Возьмем пьесу Островского "Гроза". Она начинается с того, что на берегу Волги, на бульваре, сидит персонаж по имени Кулигин и поет "Среди долины ровныя…". Как вы понимаете, я видывала множество "Гроз". Кулигин мог спускаться с колосников в белой рубахе или прибывать в инвалидном кресле. Его могло вообще не быть в начале пьесы или он каким-то причудливым образом туда являлся. Про Волгу и бульвар я уже не говорю – об этом давно мечтать не приходится. Много чего было. Одного не было: чтобы Кулигин сидел и пел "Среди долины ровныя…". Поскольку режиссер у нас обязан самоутверждаться, а не выполнять ремарки какого-то там автора.
Между тем, у Островского был свой умысел, и притом – художественный умысел. Его герой, механик-самоучка, поет чудесную печальную песню про дуб, растущий в одиночестве "на гладкой высоте". Автор песни Алексей Мерзляков – единственной песни, которая стала народной, – тоже "антик", чудак, одиночка. Красивая и грустная песня рассказывает об участи могучего, великого существа, которое оказалось в беспросветном, абсолютном одиночестве, которое никогда не встретит равного, не дождется помощи. "Один, один, бедняжечка, как рекрут на часах". Но это дуб, гордое, упрямое создание, поэтому он будет исполнять свой долг даже "среди долины ровныя…".
Понятно, как сильно перекликается эта песня с участью Кулигина, персонажа для Островского дорогого, заветного, важного для мира "Грозы".
Но режиссерам нет до этого ни малейшего дела вообще! Они в большинстве своем выражают какие-то свои жалкие мыслишки и чувствишки. Жалкие – в сравнении с авторами, тексты которых идут на растопку режиссерского убожества.

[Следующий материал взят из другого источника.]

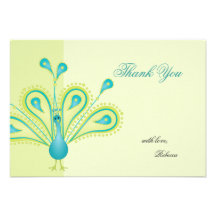 Feathered Thank You Personalized Invite
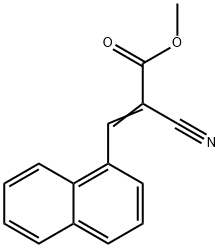 2-CYANO-3-(1-NAPHTHALENYL)-2-PROPENOIC ACID METHYL ESTER 结构式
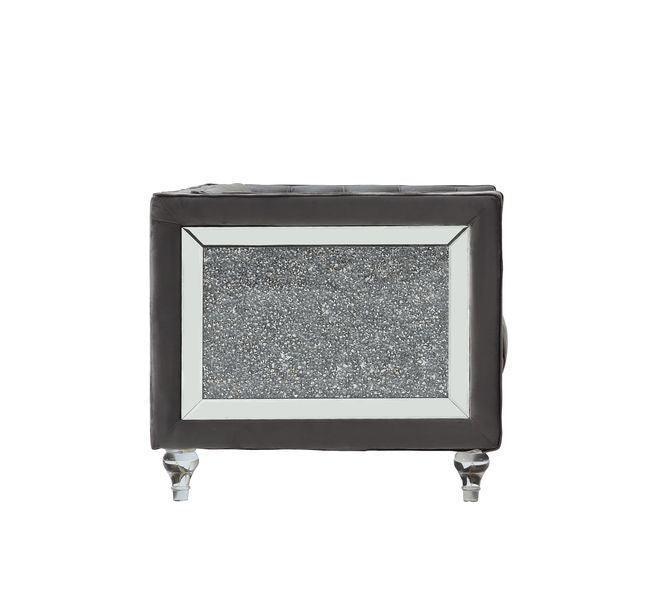 ACME HeiberoII Chair, Gray Velvet FredCo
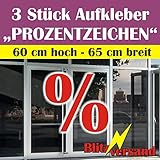  3x Aufkleber (rot) \
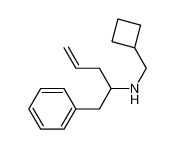 N-(cyclobutylmethyl)-1-phenylpent-4-en-2-amine 37092-84-5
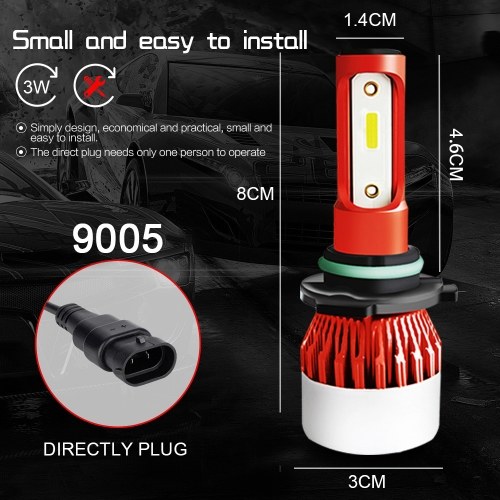 

NightTech 9005 Car LED Headlight Bulbs 44W 4800LM IP68 Car Headlight Fog Light Bulb Super Bright Car Exterior White Light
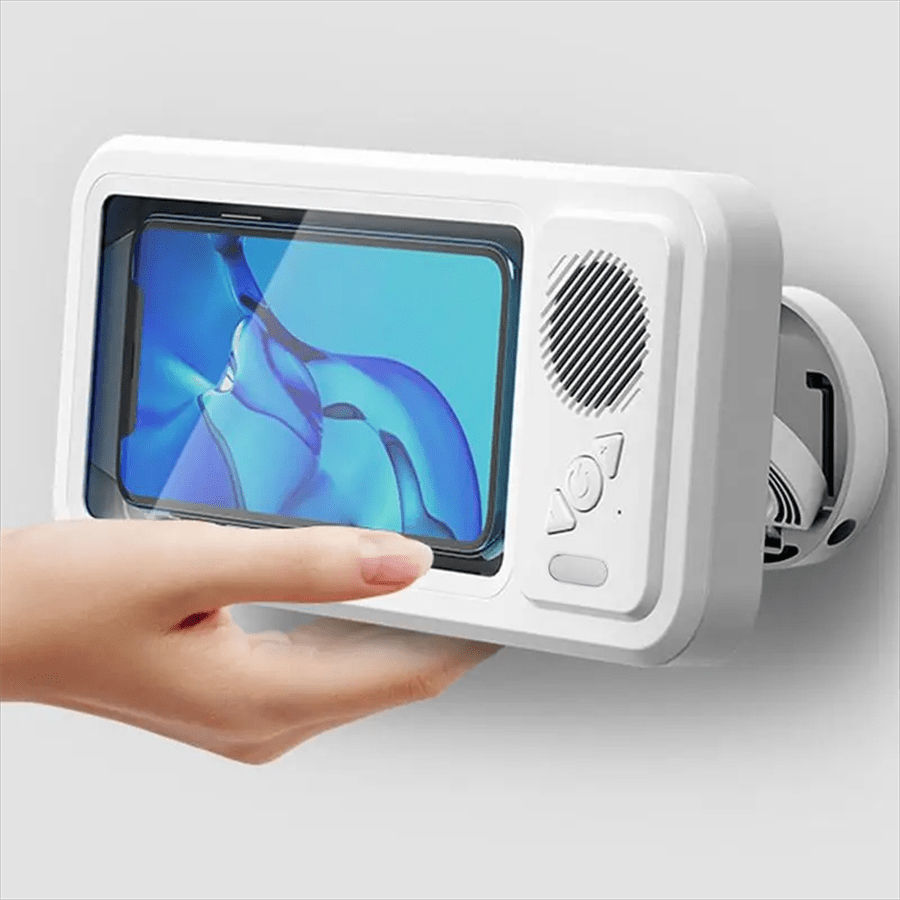 Miniatura: Shower Phone Holder with Bluetooth Speaker IPX4 Waterproof Anti-Fog Touch Screen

Ничего не скажешь, когда-то демоны колдовали не без блеску. Но все, кончен бал, погасли свечи. Режиссерский мираж закончился. Режиссеры – я так считаю – должны очнуться (кто может) и посмотреть на дела своих рук. Дух-посредник, дух-помощник, созданный для воплощения воли автора в актерах, должен прийти в себя и прекратить узурпацию не принадлежащих ему прав. Беда, говорят нам, в том, что нет талантливых режиссеров. А вы не задумывались, почему их нет? Вот были, и вдруг нет? Значит, иссяк источник дара, Божья милость? А почему? Почему эпоха жизни настоящих Авторов породила настоящих режиссеров, а чем дальше от Авторов уходили, тем менее отпускалось режиссерам таланта? И в чем он заключен – талант режиссера? Он авторский или все-таки исполнительский?
Я считаю, что есть вещи куда более важные, чем режиссерское самовыражение. Это традиционный русский психологический жизнеподобный театр. Это огромная историческая ценность, такая же или даже большая, чем классический балет или искусство воздушных гимнастов. Я считаю, что такой театр должен занимать 51 % всей театральной площади страны. Остальное – пожалуйста, любые эксперименты, но контрольный пакет извольте оставить бытовому жизнеподобному театру.
Где пьесы ставят так, как они написаны – с небольшими сокращениями.
Где декорации и костюмы соблюдают принцип историзма.
Где артисты создают характеры – то есть отдельные от себя, объективные личности с набором личностных свойств.